|Ryan Webb (photo: SD Dirk)|
This is somewhat old news by now, but as everyone knows, the Orioles signed right-handed relief pitcher Ryan Webb to a two-year, $4.5 million contract. Now, I assume you think it’s probably not necessary to devote space on this site for two Ryan Webb posts in as many days, and you may be right. But other than trading Jim Johnson (which we already covered here) and signing several players the casual baseball fan has never heard of, there hasn’t been much else going on in #Birdland. Additionally, despite all of the rumors yesterday that Baltimore is looking to sign an “established” closer, Webb could end up playing a significant bullpen role for the Orioles in the upcoming season, as he doesn’t appear to have as much of a platoon issue (at least in recent years) as the rest of the currently constructed bullpen.
One of the first things you probably heard after Webb signed was the fact that he’s a very similar pitcher to Jim Johnson, and to a certain extent, this is true.
Another similarity between Johnson and Webb is their reliance on throwing sinkers. According to Brooks Baseball, since 2011 Webb has thrown his sinker 59.1% of the time, nearly 15% more often than Johnson. Webb also throws a slider almost 30% of the time, and will occasionally show a four-seam fastball and a change-up that when combined, batters only see 10% of the time. Since Webb spent the last three years in the Marlins organization, it’s likely that you haven’t seen him pitch at all. So to get a quick idea of what his stuff looks like, here’s what you can likely expect to see over the next two years.
To this point, Webb looks like a shrewd signing by the front office. However, there are two questions that come up when looking at his career. The first is the fact that he’s pitched most of his innings in extreme pitchers parks (San Diego and Miami). Although his career FB% of 21.8% sits well below the league average (34.3% in 2013), playing the majority of his games in those spacious stadiums could be a reason his career HR/FB% sits at a well below league average of 6.9%. With Webb now scheduled to pitch most of the time in the hitters haven that is Camden Yards, it’s easy to see why this may be a concern. However, I think this issue is overblown. Over his career, both his FB% and HR/FB% are higher when pitching away from home (24.4% FB% and 8.4% HR/FB%), but they still sit well below league averages in both categories. Pitching in Camden Yards may increase the number of home runs Webb allows ever so slightly, but it’s not going to turn him into a different pitcher.

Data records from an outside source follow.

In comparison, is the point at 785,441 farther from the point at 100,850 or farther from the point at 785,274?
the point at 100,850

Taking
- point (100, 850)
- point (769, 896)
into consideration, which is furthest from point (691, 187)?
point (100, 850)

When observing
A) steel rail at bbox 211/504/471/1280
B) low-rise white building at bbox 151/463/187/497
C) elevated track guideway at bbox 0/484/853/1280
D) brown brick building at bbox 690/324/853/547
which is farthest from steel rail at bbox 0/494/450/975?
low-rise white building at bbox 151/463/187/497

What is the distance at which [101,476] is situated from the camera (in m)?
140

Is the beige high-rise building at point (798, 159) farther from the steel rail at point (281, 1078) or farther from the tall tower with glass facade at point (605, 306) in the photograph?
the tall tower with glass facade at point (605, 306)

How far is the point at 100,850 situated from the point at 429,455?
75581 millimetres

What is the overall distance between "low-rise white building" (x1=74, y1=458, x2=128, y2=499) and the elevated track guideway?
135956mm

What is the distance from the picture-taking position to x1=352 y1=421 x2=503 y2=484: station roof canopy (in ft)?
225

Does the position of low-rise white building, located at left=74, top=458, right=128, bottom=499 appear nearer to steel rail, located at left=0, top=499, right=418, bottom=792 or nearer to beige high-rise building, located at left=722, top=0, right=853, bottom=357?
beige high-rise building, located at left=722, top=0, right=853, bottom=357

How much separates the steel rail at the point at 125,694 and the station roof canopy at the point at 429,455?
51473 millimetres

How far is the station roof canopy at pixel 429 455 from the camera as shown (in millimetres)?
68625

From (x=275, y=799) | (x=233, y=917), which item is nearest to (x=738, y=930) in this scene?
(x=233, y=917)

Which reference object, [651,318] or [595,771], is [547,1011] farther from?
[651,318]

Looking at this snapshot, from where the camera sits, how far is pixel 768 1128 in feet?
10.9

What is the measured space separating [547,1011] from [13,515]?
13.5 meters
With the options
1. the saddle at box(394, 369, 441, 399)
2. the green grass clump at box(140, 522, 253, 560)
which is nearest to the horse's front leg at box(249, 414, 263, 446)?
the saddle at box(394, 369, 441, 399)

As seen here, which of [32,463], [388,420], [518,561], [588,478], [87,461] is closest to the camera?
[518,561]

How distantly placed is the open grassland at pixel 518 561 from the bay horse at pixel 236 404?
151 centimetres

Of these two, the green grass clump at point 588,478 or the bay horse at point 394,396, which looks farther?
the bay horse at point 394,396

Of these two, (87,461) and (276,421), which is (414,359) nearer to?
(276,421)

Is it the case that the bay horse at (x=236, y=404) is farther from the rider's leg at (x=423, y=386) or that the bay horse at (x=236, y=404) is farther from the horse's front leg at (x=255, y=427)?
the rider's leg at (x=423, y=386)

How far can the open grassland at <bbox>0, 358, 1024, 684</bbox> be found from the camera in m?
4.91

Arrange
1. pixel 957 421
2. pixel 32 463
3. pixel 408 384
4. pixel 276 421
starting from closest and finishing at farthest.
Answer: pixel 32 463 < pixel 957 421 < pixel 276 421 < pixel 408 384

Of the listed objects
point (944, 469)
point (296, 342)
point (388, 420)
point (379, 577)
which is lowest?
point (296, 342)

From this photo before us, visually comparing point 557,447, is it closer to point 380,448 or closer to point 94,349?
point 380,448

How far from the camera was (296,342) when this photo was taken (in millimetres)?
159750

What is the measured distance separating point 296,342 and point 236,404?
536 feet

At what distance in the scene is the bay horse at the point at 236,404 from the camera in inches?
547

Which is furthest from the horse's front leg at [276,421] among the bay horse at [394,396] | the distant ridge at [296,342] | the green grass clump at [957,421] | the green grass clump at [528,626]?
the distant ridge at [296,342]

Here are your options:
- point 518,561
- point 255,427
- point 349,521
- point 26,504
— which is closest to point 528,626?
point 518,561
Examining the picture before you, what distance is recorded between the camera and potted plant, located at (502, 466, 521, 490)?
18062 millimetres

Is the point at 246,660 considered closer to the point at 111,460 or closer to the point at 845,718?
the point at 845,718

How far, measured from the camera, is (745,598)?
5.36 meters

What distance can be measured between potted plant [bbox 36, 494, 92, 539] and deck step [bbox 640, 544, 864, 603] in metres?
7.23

The other issue is more worrisome. Since pitching with an average four-seam fastball velocity greater than 96 mph in 2009, Webb’s fastball and sinker velocities have decreased in each year since. And while the decreases between 2009 and 2012 were gradual, the 2013 season saw quite the fall off.
That’s not a good looking trend, and one you normally wouldn’t expect to see for a guy who is still just 27 years old. I have not seen anything saying that Webb was not 100% healthy, and other than a DL stint for shoulder inflammation in 2011, he’s been pretty durable over the course of his career. It’s possible that he wasn’t 100% out of spring training, as his velocity was way down in April, gradually increasing to approximately 2011 levels by September. This isn’t something to worry about now, but it is something to keep an eye on.
A poor man’s Jim Johnson, Webb could likely handle the closing role if the Orioles fail to sign a “proven” closer, although it’s been rumored that Tommy Hunter would get that job if no one else is brought in from outside the organization. As Matt pointed out yesterday, Johnson was also once thought of as an unlikely candidate for the closer position. However, after two very successful years holding that position in Baltimore, he is just another example that closers are made, not born. It’s possible that Webb could follow that same path as Johnson, especially since he is able to get hitters out using very similar methods.
After trading Jim Johnson and saving the projected $10 million he is expected to earn in 2014, signing Ryan Webb appears to be an excellent strategy by the front office. In Webb, they get a similar pitcher for two years at less than half the cost of one year of Johnson. And with Machado and Hardy manning the left side of the infield, a lot of the groundballs Webb generates should turn into plenty of outs. Now, let’s just hope that the front office doesn’t use the rest of the savings from the Jim Johnson trade on a “proven” closer, as this team has plenty of other holes to fill.